[Stored data entries]
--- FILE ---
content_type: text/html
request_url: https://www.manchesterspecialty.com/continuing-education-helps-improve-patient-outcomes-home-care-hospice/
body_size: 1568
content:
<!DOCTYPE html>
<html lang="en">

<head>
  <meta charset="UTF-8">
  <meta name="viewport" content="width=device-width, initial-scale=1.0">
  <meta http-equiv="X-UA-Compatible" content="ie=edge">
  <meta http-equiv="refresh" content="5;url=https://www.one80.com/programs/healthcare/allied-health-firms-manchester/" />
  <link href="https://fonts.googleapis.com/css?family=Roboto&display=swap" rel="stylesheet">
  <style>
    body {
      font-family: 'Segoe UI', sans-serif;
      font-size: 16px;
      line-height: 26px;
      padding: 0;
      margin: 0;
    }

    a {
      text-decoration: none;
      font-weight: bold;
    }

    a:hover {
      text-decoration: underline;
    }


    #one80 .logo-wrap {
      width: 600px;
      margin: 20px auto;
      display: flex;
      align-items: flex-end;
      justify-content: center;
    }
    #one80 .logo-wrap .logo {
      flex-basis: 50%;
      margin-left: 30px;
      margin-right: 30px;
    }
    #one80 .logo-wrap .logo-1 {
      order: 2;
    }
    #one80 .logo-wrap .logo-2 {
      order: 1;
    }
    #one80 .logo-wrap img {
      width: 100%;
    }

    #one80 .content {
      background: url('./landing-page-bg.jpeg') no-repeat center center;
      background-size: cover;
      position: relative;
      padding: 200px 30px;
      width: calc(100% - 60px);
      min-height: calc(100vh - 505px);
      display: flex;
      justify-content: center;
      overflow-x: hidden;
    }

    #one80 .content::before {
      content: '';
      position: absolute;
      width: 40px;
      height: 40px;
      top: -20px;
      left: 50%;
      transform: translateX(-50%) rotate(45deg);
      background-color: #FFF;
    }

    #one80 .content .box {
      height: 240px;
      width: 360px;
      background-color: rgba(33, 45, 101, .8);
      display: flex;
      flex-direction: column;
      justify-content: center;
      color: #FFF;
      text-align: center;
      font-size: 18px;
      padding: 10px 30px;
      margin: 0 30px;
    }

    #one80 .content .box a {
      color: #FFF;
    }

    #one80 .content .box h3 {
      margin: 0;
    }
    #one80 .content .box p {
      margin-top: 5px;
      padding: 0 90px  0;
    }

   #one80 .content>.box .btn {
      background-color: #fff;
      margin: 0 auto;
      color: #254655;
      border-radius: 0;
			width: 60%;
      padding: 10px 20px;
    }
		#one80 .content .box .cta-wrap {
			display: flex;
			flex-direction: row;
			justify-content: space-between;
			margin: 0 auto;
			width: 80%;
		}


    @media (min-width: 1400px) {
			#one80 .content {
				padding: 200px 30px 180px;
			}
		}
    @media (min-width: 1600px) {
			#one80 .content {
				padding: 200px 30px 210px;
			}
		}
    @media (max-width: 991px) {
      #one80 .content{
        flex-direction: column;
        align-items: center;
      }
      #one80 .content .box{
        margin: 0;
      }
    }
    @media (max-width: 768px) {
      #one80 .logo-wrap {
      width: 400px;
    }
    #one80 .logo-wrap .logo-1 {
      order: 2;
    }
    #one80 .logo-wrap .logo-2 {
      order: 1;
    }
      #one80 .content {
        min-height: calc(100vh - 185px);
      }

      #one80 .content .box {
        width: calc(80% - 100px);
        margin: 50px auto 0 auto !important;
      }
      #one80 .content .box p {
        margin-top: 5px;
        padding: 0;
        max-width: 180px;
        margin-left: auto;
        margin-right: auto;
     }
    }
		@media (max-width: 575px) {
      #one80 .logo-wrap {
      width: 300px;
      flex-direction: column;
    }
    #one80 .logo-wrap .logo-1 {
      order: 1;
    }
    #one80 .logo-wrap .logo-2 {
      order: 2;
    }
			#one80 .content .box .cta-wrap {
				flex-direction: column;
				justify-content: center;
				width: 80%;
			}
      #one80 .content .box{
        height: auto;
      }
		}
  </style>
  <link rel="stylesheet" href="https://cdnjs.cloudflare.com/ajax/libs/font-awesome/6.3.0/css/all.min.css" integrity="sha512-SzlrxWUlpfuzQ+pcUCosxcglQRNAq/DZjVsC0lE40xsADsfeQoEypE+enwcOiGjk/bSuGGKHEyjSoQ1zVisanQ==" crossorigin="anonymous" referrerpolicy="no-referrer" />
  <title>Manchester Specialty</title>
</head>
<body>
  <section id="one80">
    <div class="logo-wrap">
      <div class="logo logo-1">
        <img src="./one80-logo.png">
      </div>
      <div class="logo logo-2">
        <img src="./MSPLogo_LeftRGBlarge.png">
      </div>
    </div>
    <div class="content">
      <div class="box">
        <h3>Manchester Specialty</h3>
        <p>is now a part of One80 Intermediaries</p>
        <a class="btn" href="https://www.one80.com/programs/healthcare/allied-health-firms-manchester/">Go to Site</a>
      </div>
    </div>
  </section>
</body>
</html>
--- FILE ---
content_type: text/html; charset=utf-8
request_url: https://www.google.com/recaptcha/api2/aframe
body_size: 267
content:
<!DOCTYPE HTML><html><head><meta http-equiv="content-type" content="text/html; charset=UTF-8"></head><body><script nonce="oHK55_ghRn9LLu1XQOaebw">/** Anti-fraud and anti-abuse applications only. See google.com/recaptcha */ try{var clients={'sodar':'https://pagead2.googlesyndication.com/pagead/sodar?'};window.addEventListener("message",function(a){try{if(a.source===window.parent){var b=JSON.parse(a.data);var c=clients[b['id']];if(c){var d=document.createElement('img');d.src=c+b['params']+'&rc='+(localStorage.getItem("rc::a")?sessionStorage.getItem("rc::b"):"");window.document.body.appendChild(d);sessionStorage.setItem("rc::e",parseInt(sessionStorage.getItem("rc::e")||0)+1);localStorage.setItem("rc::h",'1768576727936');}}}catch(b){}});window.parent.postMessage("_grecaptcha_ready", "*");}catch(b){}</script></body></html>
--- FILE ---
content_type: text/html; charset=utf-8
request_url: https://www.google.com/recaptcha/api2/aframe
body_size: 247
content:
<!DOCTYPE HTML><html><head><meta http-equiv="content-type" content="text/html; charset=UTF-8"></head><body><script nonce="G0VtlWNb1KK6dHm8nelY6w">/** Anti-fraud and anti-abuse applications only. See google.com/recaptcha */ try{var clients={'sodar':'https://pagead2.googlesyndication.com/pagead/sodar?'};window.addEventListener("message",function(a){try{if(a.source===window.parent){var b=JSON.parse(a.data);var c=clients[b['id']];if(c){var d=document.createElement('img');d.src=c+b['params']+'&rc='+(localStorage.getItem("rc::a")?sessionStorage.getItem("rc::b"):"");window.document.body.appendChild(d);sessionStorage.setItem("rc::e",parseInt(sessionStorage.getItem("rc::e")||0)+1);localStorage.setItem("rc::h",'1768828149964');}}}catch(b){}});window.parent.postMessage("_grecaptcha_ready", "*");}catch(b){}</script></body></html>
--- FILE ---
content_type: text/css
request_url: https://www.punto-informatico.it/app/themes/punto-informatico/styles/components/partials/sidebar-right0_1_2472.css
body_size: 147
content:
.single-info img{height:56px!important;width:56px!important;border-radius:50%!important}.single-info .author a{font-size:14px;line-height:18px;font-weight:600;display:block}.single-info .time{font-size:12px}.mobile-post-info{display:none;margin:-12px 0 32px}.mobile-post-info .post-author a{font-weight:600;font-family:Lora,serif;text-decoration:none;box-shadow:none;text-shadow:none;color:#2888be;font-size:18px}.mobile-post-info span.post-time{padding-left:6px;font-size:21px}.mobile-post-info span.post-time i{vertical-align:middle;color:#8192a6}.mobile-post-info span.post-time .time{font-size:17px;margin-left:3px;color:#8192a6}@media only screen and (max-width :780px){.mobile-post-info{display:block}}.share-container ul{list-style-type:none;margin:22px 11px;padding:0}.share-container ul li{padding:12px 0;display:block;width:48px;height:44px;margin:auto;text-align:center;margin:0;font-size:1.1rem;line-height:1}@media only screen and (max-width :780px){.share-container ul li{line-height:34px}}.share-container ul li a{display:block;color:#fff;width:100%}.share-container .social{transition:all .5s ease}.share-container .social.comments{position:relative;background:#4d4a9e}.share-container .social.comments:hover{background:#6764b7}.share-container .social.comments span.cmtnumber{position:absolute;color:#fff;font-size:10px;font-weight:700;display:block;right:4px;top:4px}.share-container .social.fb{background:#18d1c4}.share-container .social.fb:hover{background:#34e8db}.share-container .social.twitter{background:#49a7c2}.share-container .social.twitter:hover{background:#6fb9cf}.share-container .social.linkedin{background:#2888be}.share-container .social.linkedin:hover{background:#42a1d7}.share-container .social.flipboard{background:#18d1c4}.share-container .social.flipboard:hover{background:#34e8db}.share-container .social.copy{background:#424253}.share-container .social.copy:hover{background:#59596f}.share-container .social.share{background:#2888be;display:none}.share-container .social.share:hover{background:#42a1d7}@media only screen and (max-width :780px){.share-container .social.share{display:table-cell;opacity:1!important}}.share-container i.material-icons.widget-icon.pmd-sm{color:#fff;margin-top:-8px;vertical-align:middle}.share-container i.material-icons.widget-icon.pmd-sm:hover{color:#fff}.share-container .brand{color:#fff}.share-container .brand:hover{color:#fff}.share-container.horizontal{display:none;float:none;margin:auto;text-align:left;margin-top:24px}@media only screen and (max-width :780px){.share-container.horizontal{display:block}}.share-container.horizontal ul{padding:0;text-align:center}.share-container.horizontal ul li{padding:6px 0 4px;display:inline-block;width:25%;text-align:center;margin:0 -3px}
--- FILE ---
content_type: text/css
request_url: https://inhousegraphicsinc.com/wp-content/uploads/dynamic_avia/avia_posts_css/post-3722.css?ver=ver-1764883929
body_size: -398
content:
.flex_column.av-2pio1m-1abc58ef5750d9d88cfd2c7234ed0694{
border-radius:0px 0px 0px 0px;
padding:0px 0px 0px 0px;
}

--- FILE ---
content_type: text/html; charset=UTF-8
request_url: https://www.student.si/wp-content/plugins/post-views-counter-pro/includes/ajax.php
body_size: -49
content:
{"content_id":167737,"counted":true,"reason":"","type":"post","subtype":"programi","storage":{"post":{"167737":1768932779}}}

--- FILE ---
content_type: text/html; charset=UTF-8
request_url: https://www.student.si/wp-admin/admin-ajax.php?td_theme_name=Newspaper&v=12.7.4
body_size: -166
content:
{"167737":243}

◆ What the exercise asks:
In the entries above, find each line that includes the string "student" and copy it.

◆ Response:
request_url: https://www.student.si/wp-content/plugins/post-views-counter-pro/includes/ajax.php
request_url: https://www.student.si/wp-admin/admin-ajax.php?td_theme_name=Newspaper&v=12.7.4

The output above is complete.